Developing financial systems under which economic outcomes were driven by a search for the profitable use of capital rather than social relationships would probably be impossible because of cultural aversion to abstracts (see An Invisible Clash of Financial Systems?).  Moreover in responding to the impact of the GFC, China (for example) made no obvious move towards Western-style changes to its financial system (see China: After the Bubble) any more than Japan did in the 1990s.

The possibility that alternative ways of making state-supported companies and banks 'profitable' (by rigging markets through communitarian networks) is suggested below.

Japan's Predicament

Presumably Japan recognised in about 1990 the profound difficulties that the financial principles built into the prevailing international financial regime (ie the emphasis on return on capital and sound balance sheets) created for its economic model, and adjusted its strategy on that basis. Japan chose not to, and perhaps was unable to, adjust its system of socio-political-economy to conform to the requirements of the Western-style international financial regime.

 'An Invisible Clash of Financial Systems' is the present writer's speculative view of international events in terms of a 'clash of civilizations' that may have been obvious to Japan though it was invisible to rational Western mindsets who had no way to understand the predicament of those who adopted variations of Japan's economic model.

Japan's international relationships since 1990 need close attention from this viewpoint - by both East Asian nations and especially by the US, as the latter may have been subjected to the greatest con game in history by Japan's 'good cop' routine.

In October 2009 it was indicated that 'Japan wants its culture back' - in reference apparently to claims that it had become 'Americanised' and wanted business to operate in a traditional communitarian style rather than concerning themselves over-much with profitability (see Which Identity Does Japan want Back?)

China's Predicament

As a result of creativity, effort and the adoption of a variation of the Japanese economic model, China achieved spectacular progress from the 1980s in the face of immense difficulties to be seen as a potential economic super-power.

There was even an expectation some years ago that Asia's economic growth (led by China) would decouple from the growth of the US economy (see Decoupling: A New Urgency?). The need for decoupling has been amplified by the GFC and the consequent inadequacy of export-led industrialization strategies.

In June 2009 it was suggested that emerging economies might have been less adversely affected by the GFC and be able to maintain strong growth without dependence on demand from the US and Europe. However, without radical changes, this seemed likely to be only a temporary respite.

§ **DATASET EXTRACT**:
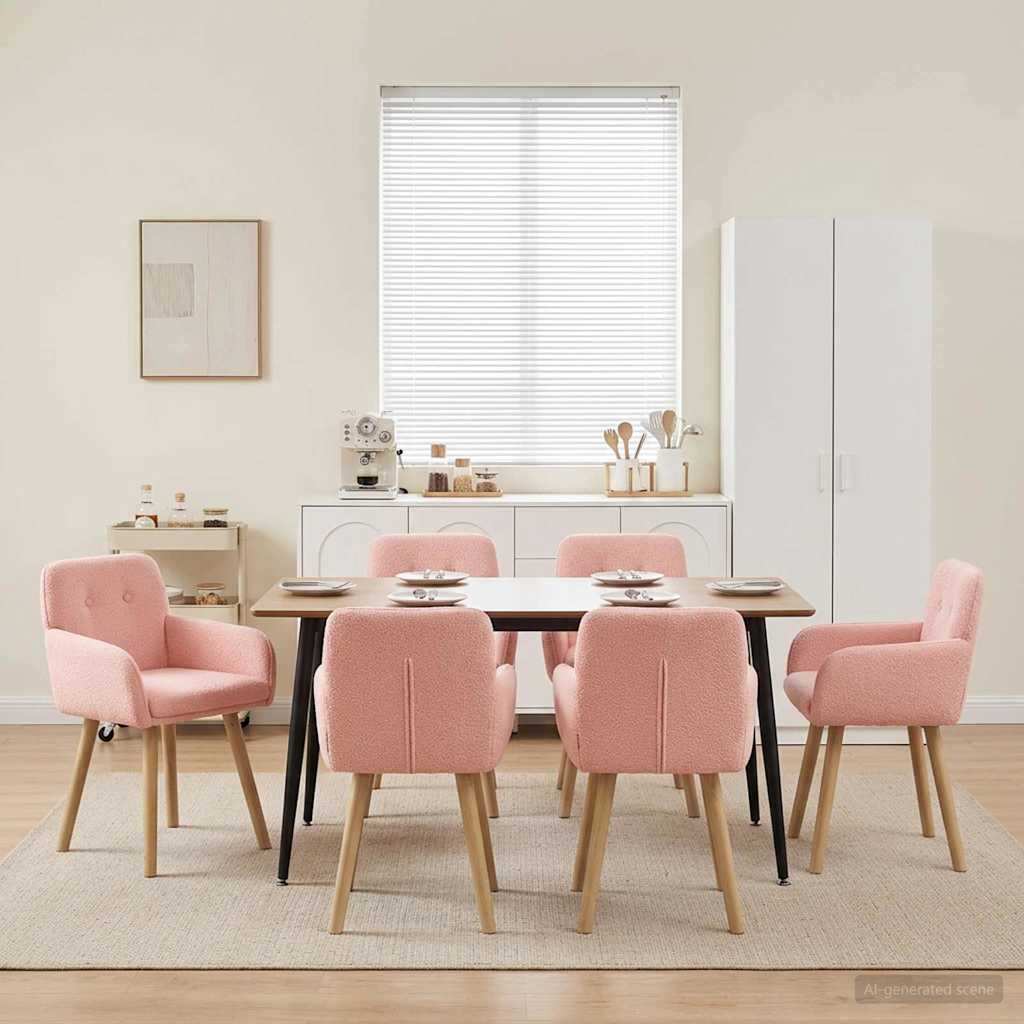 Valgomojo kėdės 6 pcs Bouclé Rožinė 59 x 57 x 85 cm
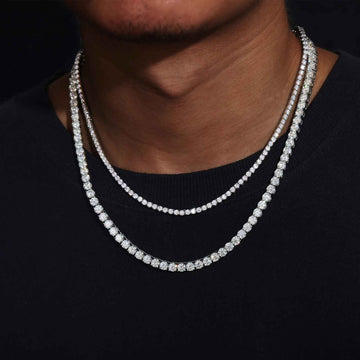 GC Éclat Tennis Necklace | 925 Silver VVS Moissanite Chain 4mm / 6mm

§ **WHAT YOU WILL DO**: Continue the text on Japan's and China's financial predicaments, starting right after its last sentence. The data has no connection to the text on the financial predicaments of Japan and China.

§ **EXERCISE ANSWER**:
China: After the GFC speculates about China's position - basically suggesting that China's response has involved both: (a) high levels of government spending; and (b) some efforts to transform its society and economy which may long have been planned to overcome the constraints implicit in the economic model it copied from Japan (ie its dependence on the strength of the US financial system).

Creating a New 'Confucian' Economic World? [Preliminary]

Various observers have suggested that China has been challenging the US dollar - but China may not be seeking to replace the $US with the Yuan. Rather China (and presumably Japan) may be seeking (and possibly have been seeking for some years) to reduce the role which any currency (ie money) plays in influencing economic affairs, and replace it with neo-Confucian social relationships within a substantial part of the global economy.

In simplest possible terms the goal could be to reduce the constraints on the rule by traditional social elites that arise where financial considerations determine economic activities and where law is the basis of government - because it is presumed that the interests of ethnic communities (as determined by integrative-intuitive consensus amongst social elites and their subordinates) should dominate over the interests of rational individuals (as electors, politicians, consumers or entrepreneurs).

That such a development (which would make econometricians and many political scientists redundant) might be considered and might be consistent with emerging events, is considered below.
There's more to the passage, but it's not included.